--- start TEXT EXTRACT ---

Key configuration points

FieldDescription
containerMode: dindDocker-in-Docker — allows jobs to run docker build
activeDeadlineSeconds: 3000Auto-kill stuck pods (50 min)
nodeSelector: ci-jobsRuns only on dedicated CI nodes
tolerations: ci-xlargeAllows using nodes with specific taint
imagePullSecretsUses ECR secret for image pull
minRunners: 0Scale to zero when there are no jobs

Install the Runner Scale Set

INSTALLATION_NAME="runner-your-repo"
NAMESPACE="arc-runners"
GITHUB_CONFIG_URL="https://github.com/your-org/your-repo"

helm install "$INSTALLATION_NAME" \
    --namespace "$NAMESPACE" \
    --create-namespace \
    --values values.yml \
    --set githubConfigSecret.github_token="${GITHUB_PAT}" \
    --set githubConfigUrl="${GITHUB_CONFIG_URL}" \
    oci://ghcr.io/actions/actions-runner-controller-charts/gha-runner-scale-set

Tip: To avoid leaving GITHUB_PAT in plain text, use SOPS with AWS KMS to encrypt your secret files.


Step 5: Automatic ECR Credential Renewal

ECR tokens expire every 12 hours. Without automatic renewal, your runners will fail when trying to pull the image.

The solution is a CronJob that runs every 5 hours and recreates the docker-registry secret:

The CronJob — the central piece

The job uses alpine/k8s (which already has aws CLI and kubectl) to obtain a new token and recreate the secret:

apiVersion: batch/v1
kind: CronJob
metadata:
  name: ecr-registry-helper
  namespace: arc-runners
spec:
  schedule: "0 */5 * * *"

--- end TEXT EXTRACT ---

:: TASK ::
In the runner setup text, how often does the CronJob run to recreate the docker-registry secret?

--- start DATA RECORDS ---

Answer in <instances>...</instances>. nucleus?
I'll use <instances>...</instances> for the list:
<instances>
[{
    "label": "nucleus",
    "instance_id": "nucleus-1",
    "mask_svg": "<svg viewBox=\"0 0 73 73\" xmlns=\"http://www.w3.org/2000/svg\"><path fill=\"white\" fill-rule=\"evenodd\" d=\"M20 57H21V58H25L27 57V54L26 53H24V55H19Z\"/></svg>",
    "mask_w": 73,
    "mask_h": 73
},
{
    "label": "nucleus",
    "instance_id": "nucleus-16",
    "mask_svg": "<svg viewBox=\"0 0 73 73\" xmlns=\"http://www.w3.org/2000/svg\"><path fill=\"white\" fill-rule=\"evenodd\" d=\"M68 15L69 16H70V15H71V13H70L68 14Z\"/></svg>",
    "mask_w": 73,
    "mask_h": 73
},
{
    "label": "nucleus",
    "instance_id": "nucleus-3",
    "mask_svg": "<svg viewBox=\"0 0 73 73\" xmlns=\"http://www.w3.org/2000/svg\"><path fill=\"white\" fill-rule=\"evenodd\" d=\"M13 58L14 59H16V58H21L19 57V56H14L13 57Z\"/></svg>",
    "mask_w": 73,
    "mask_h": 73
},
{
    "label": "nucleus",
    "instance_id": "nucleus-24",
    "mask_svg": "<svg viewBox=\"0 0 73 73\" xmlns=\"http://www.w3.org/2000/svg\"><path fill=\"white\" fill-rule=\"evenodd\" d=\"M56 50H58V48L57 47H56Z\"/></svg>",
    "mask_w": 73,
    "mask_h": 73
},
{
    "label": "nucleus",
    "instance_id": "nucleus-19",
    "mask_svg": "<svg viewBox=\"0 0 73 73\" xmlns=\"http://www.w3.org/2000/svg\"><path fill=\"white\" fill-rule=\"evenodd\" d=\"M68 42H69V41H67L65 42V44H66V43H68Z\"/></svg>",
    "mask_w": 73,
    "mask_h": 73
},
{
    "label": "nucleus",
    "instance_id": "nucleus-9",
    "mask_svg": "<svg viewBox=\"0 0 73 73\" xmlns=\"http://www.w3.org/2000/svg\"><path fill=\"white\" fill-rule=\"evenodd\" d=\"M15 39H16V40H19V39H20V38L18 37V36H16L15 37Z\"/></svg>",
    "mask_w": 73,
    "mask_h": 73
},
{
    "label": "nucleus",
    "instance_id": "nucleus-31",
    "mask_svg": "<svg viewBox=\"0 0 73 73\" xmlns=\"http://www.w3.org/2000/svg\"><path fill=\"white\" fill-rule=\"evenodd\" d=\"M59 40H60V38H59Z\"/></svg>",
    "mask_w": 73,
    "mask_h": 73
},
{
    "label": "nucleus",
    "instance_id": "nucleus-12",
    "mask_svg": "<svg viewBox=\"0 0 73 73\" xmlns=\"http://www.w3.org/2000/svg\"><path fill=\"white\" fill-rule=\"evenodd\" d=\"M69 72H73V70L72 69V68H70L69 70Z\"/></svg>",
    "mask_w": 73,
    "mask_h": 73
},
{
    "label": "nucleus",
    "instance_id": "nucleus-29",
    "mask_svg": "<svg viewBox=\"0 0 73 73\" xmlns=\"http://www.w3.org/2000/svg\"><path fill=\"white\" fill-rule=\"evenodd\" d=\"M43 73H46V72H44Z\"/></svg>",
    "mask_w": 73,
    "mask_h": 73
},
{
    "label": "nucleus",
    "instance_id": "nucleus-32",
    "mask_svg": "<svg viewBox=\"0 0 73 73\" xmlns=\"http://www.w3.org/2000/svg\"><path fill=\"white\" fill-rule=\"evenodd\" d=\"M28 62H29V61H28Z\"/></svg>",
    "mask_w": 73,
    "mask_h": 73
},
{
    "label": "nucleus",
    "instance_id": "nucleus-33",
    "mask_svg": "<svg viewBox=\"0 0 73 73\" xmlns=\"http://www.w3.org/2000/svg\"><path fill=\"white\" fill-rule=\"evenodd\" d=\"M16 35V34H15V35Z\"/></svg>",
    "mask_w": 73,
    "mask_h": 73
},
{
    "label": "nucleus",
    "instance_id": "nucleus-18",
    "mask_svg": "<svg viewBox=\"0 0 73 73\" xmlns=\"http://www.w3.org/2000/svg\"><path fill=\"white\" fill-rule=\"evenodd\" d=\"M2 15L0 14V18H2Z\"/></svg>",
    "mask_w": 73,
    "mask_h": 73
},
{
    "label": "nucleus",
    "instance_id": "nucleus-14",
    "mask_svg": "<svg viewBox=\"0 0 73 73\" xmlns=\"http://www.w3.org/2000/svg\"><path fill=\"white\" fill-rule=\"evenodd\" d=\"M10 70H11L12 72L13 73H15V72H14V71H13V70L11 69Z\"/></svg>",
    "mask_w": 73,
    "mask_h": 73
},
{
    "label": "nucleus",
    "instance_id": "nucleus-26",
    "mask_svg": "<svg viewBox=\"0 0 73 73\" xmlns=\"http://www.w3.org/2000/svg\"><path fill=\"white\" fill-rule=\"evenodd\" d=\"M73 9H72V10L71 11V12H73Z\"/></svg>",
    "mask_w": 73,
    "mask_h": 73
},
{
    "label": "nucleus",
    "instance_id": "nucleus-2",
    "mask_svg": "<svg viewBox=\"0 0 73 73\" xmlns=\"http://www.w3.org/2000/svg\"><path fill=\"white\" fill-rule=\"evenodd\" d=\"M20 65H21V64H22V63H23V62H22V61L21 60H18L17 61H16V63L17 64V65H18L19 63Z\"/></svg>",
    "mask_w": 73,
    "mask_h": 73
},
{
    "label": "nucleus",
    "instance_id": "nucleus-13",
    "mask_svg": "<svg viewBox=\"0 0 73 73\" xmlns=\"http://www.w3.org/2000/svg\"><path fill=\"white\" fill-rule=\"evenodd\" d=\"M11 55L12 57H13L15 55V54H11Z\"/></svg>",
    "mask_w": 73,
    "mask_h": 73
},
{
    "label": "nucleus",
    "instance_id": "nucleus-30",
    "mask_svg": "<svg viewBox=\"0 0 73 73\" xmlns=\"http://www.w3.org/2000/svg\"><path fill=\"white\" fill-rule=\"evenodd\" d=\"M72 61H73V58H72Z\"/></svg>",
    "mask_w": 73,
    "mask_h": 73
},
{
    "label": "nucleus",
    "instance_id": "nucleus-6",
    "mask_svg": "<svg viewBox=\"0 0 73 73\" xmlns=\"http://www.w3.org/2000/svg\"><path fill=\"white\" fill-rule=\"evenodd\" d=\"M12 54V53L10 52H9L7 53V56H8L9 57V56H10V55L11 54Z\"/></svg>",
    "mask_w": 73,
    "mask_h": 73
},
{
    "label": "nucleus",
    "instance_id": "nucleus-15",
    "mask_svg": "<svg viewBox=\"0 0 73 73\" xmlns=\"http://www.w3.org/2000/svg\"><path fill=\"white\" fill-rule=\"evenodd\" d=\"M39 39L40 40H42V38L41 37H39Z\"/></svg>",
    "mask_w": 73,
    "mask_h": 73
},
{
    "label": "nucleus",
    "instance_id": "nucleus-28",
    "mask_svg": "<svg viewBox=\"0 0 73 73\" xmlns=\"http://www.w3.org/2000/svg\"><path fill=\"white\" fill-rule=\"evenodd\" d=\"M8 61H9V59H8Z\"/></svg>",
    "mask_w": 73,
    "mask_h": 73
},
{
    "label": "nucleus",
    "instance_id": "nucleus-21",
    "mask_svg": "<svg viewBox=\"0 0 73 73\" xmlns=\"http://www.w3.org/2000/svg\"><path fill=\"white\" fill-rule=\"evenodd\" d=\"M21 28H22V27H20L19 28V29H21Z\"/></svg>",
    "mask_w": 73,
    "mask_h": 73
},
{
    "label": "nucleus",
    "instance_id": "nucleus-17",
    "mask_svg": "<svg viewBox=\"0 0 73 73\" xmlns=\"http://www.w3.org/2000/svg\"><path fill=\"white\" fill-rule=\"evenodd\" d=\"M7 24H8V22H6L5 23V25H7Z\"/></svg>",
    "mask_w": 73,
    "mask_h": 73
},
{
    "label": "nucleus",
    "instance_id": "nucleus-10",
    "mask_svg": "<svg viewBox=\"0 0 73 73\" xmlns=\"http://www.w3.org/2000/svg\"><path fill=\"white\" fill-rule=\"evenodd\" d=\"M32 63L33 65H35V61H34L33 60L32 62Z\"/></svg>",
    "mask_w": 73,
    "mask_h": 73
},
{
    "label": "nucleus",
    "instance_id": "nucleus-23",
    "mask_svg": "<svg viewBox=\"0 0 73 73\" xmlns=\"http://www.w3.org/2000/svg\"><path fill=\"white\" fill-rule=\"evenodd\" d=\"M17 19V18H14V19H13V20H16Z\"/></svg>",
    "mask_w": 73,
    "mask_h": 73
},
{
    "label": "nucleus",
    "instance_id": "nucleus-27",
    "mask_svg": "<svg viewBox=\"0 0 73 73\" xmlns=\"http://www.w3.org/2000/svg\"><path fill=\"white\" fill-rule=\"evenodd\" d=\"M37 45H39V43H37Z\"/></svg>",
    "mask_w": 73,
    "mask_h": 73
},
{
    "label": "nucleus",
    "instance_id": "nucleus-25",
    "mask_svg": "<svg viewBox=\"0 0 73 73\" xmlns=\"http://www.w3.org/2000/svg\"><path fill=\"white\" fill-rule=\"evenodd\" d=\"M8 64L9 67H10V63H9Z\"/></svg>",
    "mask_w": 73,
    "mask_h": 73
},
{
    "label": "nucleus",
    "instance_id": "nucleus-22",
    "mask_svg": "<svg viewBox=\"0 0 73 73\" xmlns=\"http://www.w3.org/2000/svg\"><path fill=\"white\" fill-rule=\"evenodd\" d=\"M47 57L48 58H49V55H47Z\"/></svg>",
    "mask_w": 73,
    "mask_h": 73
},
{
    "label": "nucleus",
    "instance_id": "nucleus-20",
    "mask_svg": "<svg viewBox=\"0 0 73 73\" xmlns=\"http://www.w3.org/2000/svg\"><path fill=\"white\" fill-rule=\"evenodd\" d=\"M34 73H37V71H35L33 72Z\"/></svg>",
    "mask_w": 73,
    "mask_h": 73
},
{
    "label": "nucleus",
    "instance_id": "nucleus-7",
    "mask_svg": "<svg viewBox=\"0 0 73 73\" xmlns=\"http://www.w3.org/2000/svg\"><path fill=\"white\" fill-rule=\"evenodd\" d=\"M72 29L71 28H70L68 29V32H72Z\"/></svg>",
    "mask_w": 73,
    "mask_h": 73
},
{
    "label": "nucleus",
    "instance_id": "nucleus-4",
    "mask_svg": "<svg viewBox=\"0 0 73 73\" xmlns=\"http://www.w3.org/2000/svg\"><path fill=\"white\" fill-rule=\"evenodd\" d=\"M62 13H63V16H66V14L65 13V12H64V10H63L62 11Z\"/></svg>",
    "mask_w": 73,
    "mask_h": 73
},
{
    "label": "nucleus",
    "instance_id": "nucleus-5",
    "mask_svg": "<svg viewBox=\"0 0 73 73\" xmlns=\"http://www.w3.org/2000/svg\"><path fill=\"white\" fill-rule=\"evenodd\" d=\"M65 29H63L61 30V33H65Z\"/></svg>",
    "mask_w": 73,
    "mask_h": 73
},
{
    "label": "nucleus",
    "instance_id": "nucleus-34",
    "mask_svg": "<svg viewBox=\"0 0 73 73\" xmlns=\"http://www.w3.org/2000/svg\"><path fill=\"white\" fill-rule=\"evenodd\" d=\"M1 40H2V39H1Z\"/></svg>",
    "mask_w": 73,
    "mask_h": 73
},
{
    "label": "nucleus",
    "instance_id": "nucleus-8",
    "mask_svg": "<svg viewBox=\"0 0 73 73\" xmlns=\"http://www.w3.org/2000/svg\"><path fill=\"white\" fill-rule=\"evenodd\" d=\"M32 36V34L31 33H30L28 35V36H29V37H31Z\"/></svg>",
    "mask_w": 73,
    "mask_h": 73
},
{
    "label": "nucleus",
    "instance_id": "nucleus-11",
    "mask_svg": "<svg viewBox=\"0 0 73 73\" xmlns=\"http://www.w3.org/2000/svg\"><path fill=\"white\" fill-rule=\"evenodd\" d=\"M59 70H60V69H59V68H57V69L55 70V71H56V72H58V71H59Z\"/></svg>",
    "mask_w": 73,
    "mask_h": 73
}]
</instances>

--- end DATA RECORDS ---

:: COMPLETED TASK ::
Every 5 hours.